With a normal bwa install it would be run like this:

bwa index ref/Plasmodium_falciparum.ASM276v2.dna_sm.toplevel.fa.gz

But with the apptainer it is done like this:

apptainer run --writable-tmpfs bwa.sif index ref/Plasmodium_falciparum.ASM276v2.dna_sm.toplevel.fa.gz

To check that the index was generated, check the files present in the ref folder:

ls ref

You should see five new files with different suffices including amb, ann, bwt, pac and sa.

Part 7 - Run the workflow

If everything has been set up properly so far, you can try to execute the workflow.
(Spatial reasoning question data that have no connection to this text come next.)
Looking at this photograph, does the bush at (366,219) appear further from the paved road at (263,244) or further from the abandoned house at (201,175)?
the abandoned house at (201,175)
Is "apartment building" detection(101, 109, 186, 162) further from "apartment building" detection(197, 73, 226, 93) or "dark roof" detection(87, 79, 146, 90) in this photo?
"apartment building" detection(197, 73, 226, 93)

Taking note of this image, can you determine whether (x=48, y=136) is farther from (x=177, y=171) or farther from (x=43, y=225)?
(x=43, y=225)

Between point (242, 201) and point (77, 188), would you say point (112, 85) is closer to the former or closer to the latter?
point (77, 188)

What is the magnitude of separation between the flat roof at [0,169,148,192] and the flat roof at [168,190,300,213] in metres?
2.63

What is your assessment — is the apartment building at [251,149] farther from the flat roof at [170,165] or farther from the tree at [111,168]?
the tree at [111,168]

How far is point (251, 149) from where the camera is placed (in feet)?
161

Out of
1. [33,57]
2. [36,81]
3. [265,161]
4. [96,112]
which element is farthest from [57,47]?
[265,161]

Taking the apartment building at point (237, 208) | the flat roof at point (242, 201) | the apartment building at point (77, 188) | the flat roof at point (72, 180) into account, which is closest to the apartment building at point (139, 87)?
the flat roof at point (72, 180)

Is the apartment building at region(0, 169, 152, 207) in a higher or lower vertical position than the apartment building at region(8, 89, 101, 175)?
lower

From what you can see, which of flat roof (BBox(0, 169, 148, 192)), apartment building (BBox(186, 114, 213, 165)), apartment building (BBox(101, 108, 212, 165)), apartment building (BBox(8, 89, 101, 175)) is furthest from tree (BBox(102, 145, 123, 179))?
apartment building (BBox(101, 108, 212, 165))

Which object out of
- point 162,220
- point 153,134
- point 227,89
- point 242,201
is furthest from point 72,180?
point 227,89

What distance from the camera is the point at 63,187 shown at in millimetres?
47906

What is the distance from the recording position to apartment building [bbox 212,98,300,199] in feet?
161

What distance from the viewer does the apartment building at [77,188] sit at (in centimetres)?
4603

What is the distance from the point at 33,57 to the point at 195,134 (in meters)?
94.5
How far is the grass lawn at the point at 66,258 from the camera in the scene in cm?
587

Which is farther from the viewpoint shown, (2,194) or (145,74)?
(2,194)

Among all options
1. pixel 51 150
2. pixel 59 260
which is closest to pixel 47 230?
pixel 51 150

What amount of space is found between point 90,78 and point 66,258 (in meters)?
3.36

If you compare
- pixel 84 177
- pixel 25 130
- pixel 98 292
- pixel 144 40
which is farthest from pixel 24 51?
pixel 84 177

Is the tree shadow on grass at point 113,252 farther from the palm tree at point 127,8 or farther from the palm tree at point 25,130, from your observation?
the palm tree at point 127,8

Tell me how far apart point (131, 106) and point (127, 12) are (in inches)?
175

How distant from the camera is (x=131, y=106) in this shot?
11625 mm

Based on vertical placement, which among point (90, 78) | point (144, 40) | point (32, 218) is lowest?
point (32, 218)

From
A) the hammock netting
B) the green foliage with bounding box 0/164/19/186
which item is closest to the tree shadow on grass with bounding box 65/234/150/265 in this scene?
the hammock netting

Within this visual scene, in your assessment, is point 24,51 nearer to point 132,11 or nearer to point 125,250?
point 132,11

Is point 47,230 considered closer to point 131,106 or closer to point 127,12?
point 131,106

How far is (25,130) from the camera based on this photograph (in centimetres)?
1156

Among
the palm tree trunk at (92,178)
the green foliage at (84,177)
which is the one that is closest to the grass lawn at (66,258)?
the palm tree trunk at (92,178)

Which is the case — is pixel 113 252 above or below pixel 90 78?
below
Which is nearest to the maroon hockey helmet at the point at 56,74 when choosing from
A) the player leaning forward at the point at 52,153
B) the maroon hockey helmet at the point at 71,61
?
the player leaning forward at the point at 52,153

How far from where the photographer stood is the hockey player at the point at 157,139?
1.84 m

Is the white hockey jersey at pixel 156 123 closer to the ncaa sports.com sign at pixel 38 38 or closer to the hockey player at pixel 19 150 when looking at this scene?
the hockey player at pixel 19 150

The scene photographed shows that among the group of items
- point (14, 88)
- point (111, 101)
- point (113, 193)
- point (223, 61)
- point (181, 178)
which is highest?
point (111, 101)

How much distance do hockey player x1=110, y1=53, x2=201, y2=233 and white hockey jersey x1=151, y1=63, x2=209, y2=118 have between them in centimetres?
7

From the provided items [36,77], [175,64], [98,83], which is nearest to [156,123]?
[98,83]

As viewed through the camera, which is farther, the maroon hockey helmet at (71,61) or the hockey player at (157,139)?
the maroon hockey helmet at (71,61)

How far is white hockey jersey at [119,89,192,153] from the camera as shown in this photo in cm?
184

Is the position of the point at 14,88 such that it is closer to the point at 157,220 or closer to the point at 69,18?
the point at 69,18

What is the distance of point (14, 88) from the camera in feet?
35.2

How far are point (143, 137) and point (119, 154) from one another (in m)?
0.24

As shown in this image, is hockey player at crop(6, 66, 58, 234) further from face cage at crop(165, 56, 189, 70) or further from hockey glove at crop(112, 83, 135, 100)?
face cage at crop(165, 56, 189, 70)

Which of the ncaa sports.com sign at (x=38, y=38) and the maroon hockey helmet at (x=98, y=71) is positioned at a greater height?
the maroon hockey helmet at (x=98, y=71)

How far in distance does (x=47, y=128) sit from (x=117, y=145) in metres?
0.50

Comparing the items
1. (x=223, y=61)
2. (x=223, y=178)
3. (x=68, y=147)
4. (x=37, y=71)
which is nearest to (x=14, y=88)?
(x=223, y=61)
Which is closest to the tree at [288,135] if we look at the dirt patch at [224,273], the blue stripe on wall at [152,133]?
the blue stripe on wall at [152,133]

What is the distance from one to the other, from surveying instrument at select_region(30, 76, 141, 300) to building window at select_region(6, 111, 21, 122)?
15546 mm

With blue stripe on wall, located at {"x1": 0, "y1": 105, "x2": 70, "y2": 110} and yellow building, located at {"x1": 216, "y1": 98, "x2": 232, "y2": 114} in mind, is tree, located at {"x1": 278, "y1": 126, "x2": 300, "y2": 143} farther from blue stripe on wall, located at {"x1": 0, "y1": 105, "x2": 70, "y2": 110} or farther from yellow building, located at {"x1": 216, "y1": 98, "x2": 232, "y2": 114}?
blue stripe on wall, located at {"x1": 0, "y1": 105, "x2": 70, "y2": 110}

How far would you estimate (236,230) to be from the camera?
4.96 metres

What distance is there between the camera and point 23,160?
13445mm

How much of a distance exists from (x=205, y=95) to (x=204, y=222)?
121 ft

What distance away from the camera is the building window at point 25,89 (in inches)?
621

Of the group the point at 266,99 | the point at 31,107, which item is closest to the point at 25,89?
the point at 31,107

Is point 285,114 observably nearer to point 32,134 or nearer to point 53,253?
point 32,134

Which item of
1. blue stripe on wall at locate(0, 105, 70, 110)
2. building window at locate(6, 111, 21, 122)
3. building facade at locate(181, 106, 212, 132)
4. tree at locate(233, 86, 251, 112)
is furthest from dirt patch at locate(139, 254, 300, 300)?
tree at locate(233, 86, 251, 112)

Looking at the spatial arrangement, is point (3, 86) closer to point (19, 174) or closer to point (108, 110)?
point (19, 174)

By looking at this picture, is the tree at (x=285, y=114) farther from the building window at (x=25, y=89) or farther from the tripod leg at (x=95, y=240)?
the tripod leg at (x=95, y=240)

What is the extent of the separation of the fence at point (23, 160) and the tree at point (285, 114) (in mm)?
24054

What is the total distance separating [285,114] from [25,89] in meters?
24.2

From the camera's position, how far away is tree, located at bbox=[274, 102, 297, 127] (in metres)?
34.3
Firstly we will do it without SLURM scheduling, allocating 4 CPU threads on a single machine.

snakemake --jobs 4

Now we’ll try running it making use of SLURM cluster, allowing distribution of jobs over multiple nodes.

In order to submit jobs to the cluster, we need to be working from the login node.

We also need to delete the recent output.

snakemake --delete-all-output

Ensure you have the right conda environment loaded:

conda activate py312

Then execute it:

snakemake --executor slurm --jobs 10 --default-resources runtime=2h --latency-wait 60

It is also good practice to view the logs. These are in a hidden folder called ‘.snakefile/log.’ Use ls -la to list all folder contents including hidden files and folders, then cd .snakefile/log to navigate there and use less to inspect the log contents.

Part 8 - Extending the work

The pipeline stops after generating the BAM files, but a typical genomics pipeline would do some downstream work on it, like variant calling. If you want to develop your skills further, I recommend you extend the pipeline further by index the bam files with samtools and call variants with bcftools.